Originally Posted by *MandyB* 
*Maybe I AM the only one to ever have a child obsessed like this? Nobody has any other suggestions for me?* I feel like I'm at my wits end with her. How can I get her to respect these boundries? I feel like I've done everything I can to show her and I don't want her to think it would be okay for someone to touch her if it makes her feel uncomfortable in the future either, kwim?

No, you're not the only one, I have seen multiple moms here at MDC complain of the same thing.

She WILL quit sometime. However, do not feel bad for being impatient. Irritated and angry is the logical response here. Getting angry with her, taking her hands off your body, holding her hands and talking to her firmly while looking her in the eye might get her to stop. It might not, but in the mean time, YOU need to know that it's OK, it's reasonable to be angry about this.

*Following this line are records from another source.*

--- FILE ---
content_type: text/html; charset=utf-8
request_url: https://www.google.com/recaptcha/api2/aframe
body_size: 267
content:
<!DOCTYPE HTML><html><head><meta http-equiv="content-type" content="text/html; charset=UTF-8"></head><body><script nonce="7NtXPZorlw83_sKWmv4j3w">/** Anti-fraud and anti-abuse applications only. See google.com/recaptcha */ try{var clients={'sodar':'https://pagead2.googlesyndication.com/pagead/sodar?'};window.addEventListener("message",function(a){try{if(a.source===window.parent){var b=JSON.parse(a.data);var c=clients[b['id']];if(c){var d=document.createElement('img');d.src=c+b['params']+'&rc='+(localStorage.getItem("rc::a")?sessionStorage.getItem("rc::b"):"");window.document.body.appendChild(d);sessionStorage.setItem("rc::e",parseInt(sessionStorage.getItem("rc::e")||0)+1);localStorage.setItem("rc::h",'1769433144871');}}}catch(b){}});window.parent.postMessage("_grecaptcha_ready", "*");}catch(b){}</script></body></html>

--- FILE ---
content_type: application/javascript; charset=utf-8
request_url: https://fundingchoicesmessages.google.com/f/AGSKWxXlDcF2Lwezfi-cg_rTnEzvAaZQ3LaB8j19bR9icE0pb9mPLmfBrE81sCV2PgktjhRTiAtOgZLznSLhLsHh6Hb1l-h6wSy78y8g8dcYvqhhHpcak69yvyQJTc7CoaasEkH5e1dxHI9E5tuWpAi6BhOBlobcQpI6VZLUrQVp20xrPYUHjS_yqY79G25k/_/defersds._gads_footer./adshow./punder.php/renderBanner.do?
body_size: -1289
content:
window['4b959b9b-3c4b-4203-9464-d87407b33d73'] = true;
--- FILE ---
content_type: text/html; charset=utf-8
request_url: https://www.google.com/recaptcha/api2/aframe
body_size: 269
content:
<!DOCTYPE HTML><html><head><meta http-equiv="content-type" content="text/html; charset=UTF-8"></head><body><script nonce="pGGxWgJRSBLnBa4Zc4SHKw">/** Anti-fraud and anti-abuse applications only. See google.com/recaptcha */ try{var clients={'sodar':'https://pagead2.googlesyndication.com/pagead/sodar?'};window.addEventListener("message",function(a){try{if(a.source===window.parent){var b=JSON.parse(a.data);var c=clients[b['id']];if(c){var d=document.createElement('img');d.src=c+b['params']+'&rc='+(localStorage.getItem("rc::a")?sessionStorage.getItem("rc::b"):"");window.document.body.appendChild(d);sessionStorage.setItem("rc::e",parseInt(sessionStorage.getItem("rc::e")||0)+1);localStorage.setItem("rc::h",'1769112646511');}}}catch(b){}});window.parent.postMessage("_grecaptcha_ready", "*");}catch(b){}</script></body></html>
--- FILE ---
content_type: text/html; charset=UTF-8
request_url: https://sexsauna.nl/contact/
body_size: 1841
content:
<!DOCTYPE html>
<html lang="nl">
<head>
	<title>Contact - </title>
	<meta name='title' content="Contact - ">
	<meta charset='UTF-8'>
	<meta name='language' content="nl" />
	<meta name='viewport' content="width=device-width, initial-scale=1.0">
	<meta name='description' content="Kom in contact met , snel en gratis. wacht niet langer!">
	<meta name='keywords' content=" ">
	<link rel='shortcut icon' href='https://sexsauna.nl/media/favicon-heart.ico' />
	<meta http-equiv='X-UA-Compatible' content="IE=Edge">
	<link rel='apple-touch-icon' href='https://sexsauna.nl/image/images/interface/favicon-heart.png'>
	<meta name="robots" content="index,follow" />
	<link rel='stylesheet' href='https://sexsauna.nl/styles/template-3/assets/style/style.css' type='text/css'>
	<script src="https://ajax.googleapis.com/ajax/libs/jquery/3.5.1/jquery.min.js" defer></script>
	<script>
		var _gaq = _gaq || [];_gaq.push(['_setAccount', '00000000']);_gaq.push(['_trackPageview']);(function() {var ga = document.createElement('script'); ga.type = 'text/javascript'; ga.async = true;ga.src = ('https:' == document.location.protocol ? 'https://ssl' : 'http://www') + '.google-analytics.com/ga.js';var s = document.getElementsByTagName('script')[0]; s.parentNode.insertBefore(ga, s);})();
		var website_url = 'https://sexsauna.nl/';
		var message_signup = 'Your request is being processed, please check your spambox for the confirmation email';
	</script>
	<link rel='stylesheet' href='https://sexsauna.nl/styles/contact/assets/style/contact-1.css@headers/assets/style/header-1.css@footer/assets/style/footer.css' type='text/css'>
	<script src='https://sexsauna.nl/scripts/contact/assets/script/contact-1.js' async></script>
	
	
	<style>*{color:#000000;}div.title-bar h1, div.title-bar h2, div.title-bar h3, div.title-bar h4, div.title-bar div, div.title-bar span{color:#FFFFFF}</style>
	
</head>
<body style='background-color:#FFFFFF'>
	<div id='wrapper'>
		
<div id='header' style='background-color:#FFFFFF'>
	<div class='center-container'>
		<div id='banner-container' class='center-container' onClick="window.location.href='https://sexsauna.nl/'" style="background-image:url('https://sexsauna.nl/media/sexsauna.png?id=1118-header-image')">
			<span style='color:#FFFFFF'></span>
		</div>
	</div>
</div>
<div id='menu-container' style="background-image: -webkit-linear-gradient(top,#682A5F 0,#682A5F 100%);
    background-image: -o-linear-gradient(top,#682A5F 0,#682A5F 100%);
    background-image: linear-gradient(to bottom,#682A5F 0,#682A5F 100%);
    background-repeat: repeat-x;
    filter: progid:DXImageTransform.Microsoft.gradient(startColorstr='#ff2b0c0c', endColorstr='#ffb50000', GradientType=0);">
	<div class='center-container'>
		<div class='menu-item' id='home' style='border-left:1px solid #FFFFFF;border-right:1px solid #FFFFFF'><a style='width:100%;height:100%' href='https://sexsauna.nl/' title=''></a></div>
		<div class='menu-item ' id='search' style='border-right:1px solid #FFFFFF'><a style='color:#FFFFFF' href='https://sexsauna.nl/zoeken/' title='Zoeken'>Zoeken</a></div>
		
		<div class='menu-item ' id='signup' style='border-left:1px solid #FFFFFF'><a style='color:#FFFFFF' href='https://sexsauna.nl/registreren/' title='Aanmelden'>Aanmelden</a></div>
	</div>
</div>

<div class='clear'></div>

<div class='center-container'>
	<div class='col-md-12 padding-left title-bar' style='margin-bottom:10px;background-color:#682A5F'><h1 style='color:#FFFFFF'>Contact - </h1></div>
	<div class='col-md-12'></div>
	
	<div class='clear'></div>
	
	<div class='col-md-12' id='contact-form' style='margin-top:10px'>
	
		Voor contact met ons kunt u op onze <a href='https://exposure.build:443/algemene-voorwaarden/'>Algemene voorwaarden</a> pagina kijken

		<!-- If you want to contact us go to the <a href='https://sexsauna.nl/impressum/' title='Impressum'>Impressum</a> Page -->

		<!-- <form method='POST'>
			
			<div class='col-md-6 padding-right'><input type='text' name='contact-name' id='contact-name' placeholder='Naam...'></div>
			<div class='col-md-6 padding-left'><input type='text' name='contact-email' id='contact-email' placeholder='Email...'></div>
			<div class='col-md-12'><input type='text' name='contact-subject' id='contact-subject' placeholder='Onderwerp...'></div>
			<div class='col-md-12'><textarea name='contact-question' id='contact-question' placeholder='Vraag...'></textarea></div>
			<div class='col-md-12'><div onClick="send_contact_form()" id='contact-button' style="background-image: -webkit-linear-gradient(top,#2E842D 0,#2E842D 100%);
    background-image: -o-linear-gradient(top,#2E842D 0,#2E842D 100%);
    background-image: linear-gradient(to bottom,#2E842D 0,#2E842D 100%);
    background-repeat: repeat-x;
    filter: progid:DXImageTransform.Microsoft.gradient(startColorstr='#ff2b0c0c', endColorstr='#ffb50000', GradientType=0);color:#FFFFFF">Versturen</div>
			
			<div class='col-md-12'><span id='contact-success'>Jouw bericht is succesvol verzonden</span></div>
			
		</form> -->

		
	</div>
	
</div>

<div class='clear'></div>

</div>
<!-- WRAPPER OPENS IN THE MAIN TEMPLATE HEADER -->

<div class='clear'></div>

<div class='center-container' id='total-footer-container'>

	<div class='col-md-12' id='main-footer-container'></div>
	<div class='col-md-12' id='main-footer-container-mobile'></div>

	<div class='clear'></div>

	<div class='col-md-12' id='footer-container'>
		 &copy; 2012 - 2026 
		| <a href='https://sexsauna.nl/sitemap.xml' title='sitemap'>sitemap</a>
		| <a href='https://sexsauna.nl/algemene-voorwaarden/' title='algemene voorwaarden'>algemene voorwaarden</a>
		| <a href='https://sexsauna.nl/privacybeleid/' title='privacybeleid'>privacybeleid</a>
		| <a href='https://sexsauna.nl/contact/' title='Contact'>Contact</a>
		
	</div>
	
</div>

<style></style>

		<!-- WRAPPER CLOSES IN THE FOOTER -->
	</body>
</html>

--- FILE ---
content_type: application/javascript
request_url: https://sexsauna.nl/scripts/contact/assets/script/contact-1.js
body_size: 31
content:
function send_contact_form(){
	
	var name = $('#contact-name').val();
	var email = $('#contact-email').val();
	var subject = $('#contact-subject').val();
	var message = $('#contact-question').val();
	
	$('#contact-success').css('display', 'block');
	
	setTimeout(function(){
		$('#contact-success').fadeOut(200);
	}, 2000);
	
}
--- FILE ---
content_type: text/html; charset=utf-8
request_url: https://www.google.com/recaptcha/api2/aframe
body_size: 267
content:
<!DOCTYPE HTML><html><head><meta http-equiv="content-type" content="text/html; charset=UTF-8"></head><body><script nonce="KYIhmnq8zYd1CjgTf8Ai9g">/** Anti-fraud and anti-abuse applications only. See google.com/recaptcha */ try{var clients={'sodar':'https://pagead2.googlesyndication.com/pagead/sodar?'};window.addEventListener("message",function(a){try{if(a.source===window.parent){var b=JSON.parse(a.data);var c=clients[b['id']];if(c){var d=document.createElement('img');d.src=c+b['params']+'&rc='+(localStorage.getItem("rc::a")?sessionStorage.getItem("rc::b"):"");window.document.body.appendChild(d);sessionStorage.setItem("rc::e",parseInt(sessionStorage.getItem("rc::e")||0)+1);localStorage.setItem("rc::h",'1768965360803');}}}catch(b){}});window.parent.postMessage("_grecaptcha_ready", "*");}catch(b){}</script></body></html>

And you are right to think long term about this, about how _she's_ going to protect _her_ body. At the age of four she may not have good impulse control, so that she continues to bug you even when she sees she's made you angry. Laughing about it might be her nervous reaction to your anger. But if you respond firmly each and every time she will be absorbing the message that there are personal boundaries that should not be crossed. You are reinforcing the message.


----------



## jeliphish (Jul 18, 2007)

I am in the same boat..... I am consistant, and firm, and offer alternatives. She has grown a liking to my moles and rubs them like she is "tweaking" a nipple.







(There is one on my back that she asks to rub constantly and I swear she has made it bigger). She has also developed a fetish of sorts for playing with my fingernails. I think at this age they just need a comforting ritual. And it seems as if almost all of our LOs were weaned about 2.5.


----------



## naismama (Oct 28, 2005)

Ugh! Same thing over here. DD just turned four and she is obsessed with my breasts. She weaned at 3.25, and her 1.5yo brother still nurses. I think she misses nursing. She loves to squeeze my breasts and tell me how soft







and delicious they are. She even makes this slurping sound wth her mouth after she says delicious. I just talk to her about personal boundaries and privacy. It's annoying, but I deal with it. If you are pregnant, though, I imagine it is irritating on a whole 'nother LEVEL, and I feel for you. This is mostly just to say you are not alone.









naismama


----------